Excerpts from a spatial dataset
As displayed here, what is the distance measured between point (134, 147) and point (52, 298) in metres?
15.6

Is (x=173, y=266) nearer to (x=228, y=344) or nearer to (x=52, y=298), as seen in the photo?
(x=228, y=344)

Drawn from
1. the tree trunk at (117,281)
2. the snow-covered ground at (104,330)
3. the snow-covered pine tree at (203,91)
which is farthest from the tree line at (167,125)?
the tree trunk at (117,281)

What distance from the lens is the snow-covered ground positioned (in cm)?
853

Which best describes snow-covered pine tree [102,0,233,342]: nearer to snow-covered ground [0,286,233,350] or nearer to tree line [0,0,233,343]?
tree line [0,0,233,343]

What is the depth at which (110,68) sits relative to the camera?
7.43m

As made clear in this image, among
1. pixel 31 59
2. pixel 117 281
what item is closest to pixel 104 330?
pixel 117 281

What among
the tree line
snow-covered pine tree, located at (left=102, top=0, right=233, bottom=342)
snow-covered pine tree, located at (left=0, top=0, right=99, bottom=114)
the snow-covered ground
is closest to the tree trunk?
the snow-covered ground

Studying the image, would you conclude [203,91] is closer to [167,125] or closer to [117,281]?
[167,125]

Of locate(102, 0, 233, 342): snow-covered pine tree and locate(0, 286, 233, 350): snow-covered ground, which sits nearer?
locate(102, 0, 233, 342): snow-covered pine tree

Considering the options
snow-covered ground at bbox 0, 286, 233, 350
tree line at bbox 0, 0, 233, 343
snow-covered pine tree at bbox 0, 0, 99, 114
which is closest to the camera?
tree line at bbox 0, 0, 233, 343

- Set exercise: Rewrite the records above as a JSON list of strings with one string per line, leaving out blank lines.

- Solution for this exercise:
[
  "As displayed here, what is the distance measured between point (134, 147) and point (52, 298) in metres?",
  "15.6",
  "Is (x=173, y=266) nearer to (x=228, y=344) or nearer to (x=52, y=298), as seen in the photo?",
  "(x=228, y=344)",
  "Drawn from",
  "1. the tree trunk at (117,281)",
  "2. the snow-covered ground at (104,330)",
  "3. the snow-covered pine tree at (203,91)",
  "which is farthest from the tree line at (167,125)?",
  "the tree trunk at (117,281)",
  "What distance from the lens is the snow-covered ground positioned (in cm)?",
  "853",
  "Which best describes snow-covered pine tree [102,0,233,342]: nearer to snow-covered ground [0,286,233,350] or nearer to tree line [0,0,233,343]?",
  "tree line [0,0,233,343]",
  "What is the depth at which (110,68) sits relative to the camera?",
  "7.43m",
  "As made clear in this image, among",
  "1. pixel 31 59",
  "2. pixel 117 281",
  "what item is closest to pixel 104 330?",
  "pixel 117 281",
  "What among",
  "the tree line",
  "snow-covered pine tree, located at (left=102, top=0, right=233, bottom=342)",
  "snow-covered pine tree, located at (left=0, top=0, right=99, bottom=114)",
  "the snow-covered ground",
  "is closest to the tree trunk?",
  "the snow-covered ground",
  "Studying the image, would you conclude [203,91] is closer to [167,125] or closer to [117,281]?",
  "[167,125]",
  "Of locate(102, 0, 233, 342): snow-covered pine tree and locate(0, 286, 233, 350): snow-covered ground, which sits nearer?",
  "locate(102, 0, 233, 342): snow-covered pine tree",
  "Considering the options",
  "snow-covered ground at bbox 0, 286, 233, 350",
  "tree line at bbox 0, 0, 233, 343",
  "snow-covered pine tree at bbox 0, 0, 99, 114",
  "which is closest to the camera?",
  "tree line at bbox 0, 0, 233, 343"
]